◆ **GOAL**:
Format the entries between the lines holding "In the scene, among" and "(x=277, y=380) <", inclusive, as a two-column CSV with the header row entry,answer. Give one row per entry, putting its text under entry and its answer under answer, each in a single quoted field with line breaks replaced by spaces.
[BEGIN RECORDS FOR THE EXERCISE]
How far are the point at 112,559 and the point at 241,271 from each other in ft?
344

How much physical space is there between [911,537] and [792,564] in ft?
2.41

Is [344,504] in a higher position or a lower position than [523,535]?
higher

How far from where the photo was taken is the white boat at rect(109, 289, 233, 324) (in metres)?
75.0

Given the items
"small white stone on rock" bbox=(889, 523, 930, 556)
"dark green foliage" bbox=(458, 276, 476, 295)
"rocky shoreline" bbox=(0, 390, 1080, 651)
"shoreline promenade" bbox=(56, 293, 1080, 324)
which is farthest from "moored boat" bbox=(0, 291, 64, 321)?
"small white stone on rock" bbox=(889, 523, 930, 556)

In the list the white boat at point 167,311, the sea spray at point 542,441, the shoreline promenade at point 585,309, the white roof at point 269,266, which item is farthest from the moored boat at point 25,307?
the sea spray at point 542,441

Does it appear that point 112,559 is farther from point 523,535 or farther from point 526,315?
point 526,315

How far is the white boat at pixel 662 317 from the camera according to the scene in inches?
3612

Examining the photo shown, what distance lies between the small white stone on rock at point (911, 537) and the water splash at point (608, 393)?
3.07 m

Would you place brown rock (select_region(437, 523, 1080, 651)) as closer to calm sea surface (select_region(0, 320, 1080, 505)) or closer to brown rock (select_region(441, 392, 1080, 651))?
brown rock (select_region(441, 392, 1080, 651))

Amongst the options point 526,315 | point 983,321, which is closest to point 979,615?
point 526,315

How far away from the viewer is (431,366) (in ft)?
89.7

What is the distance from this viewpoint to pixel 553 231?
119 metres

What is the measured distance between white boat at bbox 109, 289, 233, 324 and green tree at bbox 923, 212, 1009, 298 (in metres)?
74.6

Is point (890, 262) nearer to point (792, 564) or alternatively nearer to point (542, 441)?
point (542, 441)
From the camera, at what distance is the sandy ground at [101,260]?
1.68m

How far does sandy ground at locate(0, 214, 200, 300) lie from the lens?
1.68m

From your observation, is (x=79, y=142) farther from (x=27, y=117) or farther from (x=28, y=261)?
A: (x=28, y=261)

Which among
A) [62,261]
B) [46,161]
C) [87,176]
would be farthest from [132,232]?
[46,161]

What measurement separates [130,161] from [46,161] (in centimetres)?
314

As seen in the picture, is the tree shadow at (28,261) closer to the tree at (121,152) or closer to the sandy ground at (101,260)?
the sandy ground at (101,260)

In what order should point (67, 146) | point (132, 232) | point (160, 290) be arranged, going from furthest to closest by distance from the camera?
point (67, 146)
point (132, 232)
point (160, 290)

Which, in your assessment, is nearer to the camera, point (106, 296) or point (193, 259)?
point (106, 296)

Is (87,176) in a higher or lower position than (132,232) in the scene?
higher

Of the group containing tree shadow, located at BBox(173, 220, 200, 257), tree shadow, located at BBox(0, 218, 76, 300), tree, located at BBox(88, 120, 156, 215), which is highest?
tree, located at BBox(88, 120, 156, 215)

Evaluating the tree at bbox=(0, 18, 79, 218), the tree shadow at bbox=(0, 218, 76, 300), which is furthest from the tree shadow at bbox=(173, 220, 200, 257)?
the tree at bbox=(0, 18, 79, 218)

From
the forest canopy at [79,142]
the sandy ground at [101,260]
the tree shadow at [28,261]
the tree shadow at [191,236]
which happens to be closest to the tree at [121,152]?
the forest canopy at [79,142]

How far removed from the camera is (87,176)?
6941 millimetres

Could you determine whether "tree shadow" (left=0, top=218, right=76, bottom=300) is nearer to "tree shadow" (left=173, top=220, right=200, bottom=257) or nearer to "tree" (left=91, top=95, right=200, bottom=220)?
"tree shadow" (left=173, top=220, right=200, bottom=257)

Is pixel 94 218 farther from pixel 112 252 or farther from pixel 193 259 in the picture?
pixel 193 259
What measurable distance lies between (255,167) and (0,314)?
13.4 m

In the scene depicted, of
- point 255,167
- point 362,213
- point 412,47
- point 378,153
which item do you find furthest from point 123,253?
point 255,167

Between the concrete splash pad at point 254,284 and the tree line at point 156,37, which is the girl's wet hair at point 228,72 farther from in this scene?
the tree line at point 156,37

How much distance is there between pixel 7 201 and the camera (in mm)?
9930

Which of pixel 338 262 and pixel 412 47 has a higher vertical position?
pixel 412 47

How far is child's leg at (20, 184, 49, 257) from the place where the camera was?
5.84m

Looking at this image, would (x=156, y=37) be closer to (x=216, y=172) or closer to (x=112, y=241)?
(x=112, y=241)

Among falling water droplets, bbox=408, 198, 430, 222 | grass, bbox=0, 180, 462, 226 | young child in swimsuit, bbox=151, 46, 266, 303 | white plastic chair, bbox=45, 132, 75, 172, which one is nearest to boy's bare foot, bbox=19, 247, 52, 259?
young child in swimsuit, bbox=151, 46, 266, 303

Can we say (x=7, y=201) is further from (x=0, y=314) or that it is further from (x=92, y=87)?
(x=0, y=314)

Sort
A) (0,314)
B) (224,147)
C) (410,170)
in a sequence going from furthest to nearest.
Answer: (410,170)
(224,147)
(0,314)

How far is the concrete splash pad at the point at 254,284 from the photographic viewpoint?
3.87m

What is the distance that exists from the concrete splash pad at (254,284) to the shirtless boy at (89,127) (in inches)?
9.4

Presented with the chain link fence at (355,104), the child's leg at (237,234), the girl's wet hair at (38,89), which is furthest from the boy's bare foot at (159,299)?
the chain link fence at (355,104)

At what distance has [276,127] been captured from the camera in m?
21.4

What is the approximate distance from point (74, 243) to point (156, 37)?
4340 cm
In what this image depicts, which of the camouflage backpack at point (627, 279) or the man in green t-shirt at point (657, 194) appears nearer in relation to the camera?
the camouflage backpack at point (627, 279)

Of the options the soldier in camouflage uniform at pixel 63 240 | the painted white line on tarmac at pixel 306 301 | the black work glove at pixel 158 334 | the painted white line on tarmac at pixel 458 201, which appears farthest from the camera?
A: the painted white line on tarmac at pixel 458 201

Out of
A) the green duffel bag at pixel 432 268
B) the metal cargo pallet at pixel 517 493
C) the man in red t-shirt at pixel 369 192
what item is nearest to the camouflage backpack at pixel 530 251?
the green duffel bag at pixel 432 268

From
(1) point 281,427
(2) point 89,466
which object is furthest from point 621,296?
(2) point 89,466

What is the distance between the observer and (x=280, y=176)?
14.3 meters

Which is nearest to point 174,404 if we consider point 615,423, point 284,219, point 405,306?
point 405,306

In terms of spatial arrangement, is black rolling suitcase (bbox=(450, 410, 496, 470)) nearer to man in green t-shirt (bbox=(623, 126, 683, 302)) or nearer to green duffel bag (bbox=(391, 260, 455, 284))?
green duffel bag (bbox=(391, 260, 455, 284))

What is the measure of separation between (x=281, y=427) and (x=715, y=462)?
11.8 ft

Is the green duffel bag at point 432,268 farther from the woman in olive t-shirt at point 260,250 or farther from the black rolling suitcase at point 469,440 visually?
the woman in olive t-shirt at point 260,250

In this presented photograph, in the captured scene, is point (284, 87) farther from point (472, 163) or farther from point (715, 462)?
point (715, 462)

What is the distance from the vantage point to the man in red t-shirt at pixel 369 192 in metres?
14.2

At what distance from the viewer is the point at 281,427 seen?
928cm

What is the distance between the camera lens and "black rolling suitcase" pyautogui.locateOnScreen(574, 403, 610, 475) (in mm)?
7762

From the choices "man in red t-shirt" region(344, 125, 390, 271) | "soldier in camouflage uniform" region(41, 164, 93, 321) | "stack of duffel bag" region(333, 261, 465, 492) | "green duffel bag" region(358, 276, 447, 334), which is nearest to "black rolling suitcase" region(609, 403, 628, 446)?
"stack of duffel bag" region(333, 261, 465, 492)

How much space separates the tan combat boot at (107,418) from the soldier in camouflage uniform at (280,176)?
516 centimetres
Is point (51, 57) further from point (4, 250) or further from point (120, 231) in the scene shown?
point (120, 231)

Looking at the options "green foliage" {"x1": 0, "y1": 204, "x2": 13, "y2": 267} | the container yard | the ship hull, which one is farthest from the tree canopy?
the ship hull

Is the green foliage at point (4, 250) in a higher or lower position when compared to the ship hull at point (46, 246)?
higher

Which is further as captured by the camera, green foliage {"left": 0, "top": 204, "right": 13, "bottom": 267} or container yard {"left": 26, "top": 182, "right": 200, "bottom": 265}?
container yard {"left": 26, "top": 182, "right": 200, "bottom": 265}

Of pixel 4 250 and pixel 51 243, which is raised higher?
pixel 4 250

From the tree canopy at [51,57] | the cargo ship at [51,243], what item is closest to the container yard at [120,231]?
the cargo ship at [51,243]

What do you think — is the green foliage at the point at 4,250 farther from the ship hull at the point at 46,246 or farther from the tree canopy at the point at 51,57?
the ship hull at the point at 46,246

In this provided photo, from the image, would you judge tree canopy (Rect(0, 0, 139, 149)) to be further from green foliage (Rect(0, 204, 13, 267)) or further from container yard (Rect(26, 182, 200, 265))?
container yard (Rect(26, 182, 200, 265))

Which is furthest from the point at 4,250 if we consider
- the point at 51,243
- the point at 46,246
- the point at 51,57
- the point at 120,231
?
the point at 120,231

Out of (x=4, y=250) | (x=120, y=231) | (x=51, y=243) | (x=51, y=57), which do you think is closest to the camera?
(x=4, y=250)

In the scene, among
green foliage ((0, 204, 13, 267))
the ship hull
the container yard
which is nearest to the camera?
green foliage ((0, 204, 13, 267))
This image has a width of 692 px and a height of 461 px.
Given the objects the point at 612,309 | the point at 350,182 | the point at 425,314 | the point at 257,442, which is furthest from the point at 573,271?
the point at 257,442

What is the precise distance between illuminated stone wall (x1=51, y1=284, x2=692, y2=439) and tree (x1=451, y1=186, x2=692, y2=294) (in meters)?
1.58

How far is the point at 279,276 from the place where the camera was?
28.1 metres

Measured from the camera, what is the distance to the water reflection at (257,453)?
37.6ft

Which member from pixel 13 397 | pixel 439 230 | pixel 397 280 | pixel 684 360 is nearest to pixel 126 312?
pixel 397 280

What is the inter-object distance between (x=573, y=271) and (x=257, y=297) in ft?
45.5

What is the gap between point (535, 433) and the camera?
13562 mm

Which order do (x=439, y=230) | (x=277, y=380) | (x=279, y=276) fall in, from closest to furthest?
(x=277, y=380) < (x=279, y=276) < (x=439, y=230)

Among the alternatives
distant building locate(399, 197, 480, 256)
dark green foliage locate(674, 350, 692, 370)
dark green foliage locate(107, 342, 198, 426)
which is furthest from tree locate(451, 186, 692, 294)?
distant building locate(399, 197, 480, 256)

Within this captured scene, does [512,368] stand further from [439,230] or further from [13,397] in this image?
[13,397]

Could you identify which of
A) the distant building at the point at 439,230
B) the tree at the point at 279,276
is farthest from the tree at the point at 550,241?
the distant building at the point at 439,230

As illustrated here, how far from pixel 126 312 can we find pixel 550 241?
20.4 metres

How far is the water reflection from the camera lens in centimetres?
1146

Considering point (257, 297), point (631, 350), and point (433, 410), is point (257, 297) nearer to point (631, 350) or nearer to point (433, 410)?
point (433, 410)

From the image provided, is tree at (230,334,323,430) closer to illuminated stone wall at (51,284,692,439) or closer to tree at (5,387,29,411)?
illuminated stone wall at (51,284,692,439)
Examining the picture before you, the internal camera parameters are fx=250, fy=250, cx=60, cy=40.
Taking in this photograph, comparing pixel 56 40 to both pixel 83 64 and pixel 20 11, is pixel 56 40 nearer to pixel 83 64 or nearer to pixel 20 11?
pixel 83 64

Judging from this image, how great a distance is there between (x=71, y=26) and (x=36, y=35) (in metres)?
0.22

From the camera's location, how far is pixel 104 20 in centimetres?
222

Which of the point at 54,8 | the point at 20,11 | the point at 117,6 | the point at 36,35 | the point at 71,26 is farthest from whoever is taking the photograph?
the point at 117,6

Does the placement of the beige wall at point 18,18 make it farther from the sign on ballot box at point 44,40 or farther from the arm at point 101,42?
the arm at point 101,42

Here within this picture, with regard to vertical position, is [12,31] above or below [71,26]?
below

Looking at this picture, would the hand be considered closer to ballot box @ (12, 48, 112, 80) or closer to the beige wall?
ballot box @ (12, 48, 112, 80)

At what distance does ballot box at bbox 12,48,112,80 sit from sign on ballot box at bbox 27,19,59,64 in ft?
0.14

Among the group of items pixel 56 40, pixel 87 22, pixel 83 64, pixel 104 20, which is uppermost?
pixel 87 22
[END RECORDS FOR THE EXERCISE]
◆ **OUTPUT FOR THIS TASK**:
entry,answer
"In the scene, among green foliage ((0, 204, 13, 267)) the ship hull the container yard which is nearest to the camera?","green foliage ((0, 204, 13, 267))"
"This image has a width of 692 px and a height of 461 px. Given the objects the point at 612,309 | the point at 350,182 | the point at 425,314 | the point at 257,442, which is furthest from the point at 573,271?","the point at 257,442"
"What is the precise distance between illuminated stone wall (x1=51, y1=284, x2=692, y2=439) and tree (x1=451, y1=186, x2=692, y2=294) (in meters)?","1.58"
"How far is the point at 279,276 from the place where the camera was?","28.1 metres"
"Measured from the camera, what is the distance to the water reflection at (257,453)?","37.6ft"
"Which member from pixel 13 397 | pixel 439 230 | pixel 397 280 | pixel 684 360 is nearest to pixel 126 312?","pixel 397 280"
"What is the inter-object distance between (x=573, y=271) and (x=257, y=297) in ft?","45.5"
"What is the gap between point (535, 433) and the camera?","13562 mm"
"Which order do (x=439, y=230) | (x=277, y=380) | (x=279, y=276) fall in, from closest to furthest?","(x=277, y=380) < (x=279, y=276) < (x=439, y=230)"